Zoltán Agócs (24 April 1938 – 14 February 2018) was a Slovak-Hungarian architect.

==Biography==
Agócs was born on 4 April 1938 Fiľakovo, Czechoslovakia. He matriculated in Lučenec at the Building Trade High School in 1957. He finished his master's degree as an architect in 1962 at the Architectural Department of Slovak University of Technology in Bratislava After finishing his studies at the university, he started to teach there. From 1982 he became an associate professor; from 1990 he was a professor. He was senior lecturer and from 1994 to 2000 he was the vice-dean of Architectural Department. He wrote several course books and monographies. He was the member of several scientific groups, from 1998 he was the honorary professor of Technical University of Timișoara.

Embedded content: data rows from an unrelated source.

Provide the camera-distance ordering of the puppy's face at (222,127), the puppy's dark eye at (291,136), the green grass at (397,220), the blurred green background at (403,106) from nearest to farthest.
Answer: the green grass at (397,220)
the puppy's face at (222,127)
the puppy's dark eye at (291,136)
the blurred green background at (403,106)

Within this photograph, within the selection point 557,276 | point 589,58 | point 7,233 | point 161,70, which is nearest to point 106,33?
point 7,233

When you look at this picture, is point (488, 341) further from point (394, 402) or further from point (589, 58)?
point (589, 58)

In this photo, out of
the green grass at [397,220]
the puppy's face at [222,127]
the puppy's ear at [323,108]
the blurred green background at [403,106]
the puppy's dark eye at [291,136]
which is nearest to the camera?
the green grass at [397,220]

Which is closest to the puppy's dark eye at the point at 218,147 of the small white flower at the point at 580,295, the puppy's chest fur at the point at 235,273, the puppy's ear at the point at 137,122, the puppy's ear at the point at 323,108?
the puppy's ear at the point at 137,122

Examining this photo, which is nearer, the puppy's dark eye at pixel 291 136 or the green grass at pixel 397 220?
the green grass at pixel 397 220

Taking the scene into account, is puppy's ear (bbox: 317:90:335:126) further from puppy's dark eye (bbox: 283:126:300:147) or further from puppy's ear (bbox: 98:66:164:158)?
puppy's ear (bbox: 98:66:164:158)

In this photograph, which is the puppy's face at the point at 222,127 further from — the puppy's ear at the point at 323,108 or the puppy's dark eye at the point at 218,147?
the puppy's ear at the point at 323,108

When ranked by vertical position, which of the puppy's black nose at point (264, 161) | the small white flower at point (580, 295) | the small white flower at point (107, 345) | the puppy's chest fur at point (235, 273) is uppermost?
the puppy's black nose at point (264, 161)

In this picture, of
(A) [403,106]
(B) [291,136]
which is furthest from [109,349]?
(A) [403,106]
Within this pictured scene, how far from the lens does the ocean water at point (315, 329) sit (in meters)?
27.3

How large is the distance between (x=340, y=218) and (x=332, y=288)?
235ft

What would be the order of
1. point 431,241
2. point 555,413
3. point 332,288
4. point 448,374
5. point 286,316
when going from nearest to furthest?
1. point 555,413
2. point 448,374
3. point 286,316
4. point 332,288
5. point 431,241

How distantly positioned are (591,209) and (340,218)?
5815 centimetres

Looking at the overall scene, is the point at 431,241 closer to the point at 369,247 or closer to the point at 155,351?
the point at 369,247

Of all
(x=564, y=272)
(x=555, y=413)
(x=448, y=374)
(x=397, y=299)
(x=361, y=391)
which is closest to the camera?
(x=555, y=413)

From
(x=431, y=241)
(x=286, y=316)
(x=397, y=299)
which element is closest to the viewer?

Agócs died on 14 February 2018 in Senec, Slovakia.

==Works==
As a researcher he worked with the structure of ropes, questions regarding theoretical and structural fields. Other field of his work was the architectural usage of steel structures. He took part planning of several bridges in Czechoslovakia and Hungary. He was one of the patrones of the reconstruction Mária Valéria Bridge connecting Štúrovo and Esztergom.

His most recognised work was the planning of Apollo Bridge of Bratislava.

===Books===
- Torsion of Steel Beams (Together with: Iványi M., Balázs I., 1990)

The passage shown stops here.